_DOCUMENT SECTION_
NOAAS Davidson (S 331) was a survey ship in commission in the National Oceanic and Atmospheric Administration (NOAA) from 1970 to 1989. Prior to her NOAA service, she was in commission in the United States Coast and Geodetic Survey from 1967 to 1970 as USC&GS Davidson (CSS 31), the second Coast and Geodetic Survey ship of the name. She was the only sister ship of .

Construction and commissioning
Davidson was built for the U.S. Coast and Geodetic Survey as a "coastal survey ship" (CSS) and was launched by the Norfolk Shipbuilding and Drydock Company at Norfolk, Virginia, on 7 May 1966, sponsored by Mrs. George P. Miller. The Coast and Geodetic Survey commissioned her on 10 March 1967 as USC&GS Davidson (CSS 31), the second Coast and Geodetic Survey ship to bear the name. When the Coast and Geodetic Survey merged with other agencies to form NOAA on 3 October 1970, she became part of the NOAA fleet as NOAAS Davidson (S 331).

Records from a spatial question set
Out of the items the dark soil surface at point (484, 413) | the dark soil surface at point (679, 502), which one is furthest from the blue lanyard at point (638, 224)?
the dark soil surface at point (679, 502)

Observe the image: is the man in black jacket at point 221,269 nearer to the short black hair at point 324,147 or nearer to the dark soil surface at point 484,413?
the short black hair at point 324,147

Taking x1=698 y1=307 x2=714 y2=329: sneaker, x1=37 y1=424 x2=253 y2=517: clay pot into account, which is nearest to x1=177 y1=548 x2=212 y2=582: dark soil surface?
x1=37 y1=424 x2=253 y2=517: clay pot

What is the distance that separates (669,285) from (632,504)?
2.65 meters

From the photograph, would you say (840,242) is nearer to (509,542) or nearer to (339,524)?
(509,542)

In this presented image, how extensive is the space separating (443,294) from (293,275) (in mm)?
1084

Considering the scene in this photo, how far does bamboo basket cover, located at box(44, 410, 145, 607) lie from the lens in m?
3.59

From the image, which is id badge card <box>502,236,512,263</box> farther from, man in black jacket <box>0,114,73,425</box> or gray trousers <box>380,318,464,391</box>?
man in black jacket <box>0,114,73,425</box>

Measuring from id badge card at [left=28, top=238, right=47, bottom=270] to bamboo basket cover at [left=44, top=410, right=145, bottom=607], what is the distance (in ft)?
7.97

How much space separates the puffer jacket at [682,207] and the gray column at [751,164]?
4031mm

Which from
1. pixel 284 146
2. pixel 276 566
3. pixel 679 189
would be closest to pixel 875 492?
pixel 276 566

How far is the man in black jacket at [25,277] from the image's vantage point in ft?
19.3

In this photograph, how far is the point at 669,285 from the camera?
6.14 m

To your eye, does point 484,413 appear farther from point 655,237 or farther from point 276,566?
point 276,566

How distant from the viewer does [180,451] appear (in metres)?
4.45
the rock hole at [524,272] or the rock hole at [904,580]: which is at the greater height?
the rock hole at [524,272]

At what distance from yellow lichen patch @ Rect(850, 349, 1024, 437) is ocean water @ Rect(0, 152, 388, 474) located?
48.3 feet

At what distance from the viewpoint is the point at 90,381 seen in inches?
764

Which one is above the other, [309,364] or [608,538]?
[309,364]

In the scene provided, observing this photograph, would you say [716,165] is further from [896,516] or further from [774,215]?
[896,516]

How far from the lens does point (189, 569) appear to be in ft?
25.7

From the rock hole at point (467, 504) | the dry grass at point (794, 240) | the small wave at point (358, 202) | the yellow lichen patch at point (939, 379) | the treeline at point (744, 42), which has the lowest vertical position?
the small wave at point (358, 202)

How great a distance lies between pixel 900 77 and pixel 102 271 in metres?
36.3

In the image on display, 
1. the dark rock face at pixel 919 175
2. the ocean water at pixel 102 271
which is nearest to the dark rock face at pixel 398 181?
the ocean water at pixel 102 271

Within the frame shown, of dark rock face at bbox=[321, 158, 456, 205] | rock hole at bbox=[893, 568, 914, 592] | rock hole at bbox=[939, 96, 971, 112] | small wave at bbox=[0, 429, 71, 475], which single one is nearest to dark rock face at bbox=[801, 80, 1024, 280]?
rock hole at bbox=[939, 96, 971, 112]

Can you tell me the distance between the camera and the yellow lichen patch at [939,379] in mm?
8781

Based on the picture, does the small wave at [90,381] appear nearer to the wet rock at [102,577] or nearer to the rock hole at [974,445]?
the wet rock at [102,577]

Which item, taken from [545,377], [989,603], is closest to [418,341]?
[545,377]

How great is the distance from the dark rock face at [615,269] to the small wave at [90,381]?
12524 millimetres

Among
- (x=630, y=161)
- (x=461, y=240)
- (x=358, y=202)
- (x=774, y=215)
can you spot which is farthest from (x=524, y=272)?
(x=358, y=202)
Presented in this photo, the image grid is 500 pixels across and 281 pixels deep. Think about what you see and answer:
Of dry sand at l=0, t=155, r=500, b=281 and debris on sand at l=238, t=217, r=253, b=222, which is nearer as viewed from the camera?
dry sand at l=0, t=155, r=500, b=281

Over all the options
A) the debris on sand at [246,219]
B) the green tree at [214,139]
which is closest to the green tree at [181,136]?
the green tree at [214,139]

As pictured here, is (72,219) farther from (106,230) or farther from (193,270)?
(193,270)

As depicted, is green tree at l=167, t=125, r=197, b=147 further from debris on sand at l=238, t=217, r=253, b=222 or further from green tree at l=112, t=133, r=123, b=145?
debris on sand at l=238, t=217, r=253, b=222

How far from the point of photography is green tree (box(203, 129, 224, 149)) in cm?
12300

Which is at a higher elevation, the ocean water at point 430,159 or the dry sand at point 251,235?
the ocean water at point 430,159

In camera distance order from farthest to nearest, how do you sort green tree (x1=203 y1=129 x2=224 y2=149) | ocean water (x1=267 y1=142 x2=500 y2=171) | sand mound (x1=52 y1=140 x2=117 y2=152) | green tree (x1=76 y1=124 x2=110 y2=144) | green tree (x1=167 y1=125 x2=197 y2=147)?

_WRITTEN PROBLEM A_
According to the text about the survey ship Davidson, on what date was she launched?
_WRITTEN PROBLEM B_
Write the next part of the text about the survey ship Davidson, starting after its final sentence.

_WRITTEN RESPONSE A_
She was launched on 7 May 1966.

_WRITTEN RESPONSE B_
Operations
With her home port at the Pacific Marine Center, Seattle, Washington, Davidson, along with her only sister ship, McArthur, spent her career conducting hydrographic surveys along the United States West Coast; in Alaskan waters, including in Prince William Sound in 1974, Tracy Arm, Endicott Arm, and Skagway Harbor; in San Diego Bay in 1975; and in the Pacific Ocean. She had a Bathymetric Swath Survey System (a stabilized deep-mapping sonar) and a Hydroplot data-recording system.

Taken out of service in 1989, Davidson was stricken in 1997 without ever having been formally decommissioned. After her disposal by NOAA, Davidson was operated for many years by Ocean Services Inc. a company in Seattle and with her home port in Sitka, Alaska.  She was used as a survey and research vessel in the Gulf of Mexico, the Caribbean, South America, Alaska, and various locations in the Pacific.  In 2002 from Feb 28th through May 11 she was chartered by Nauticos to search for Amelia Earhart's Lockheed 10E Electra.  She was eventually sold to interests in Nigeria and operates there as a security vessel in the Nigerian offshore oilfields.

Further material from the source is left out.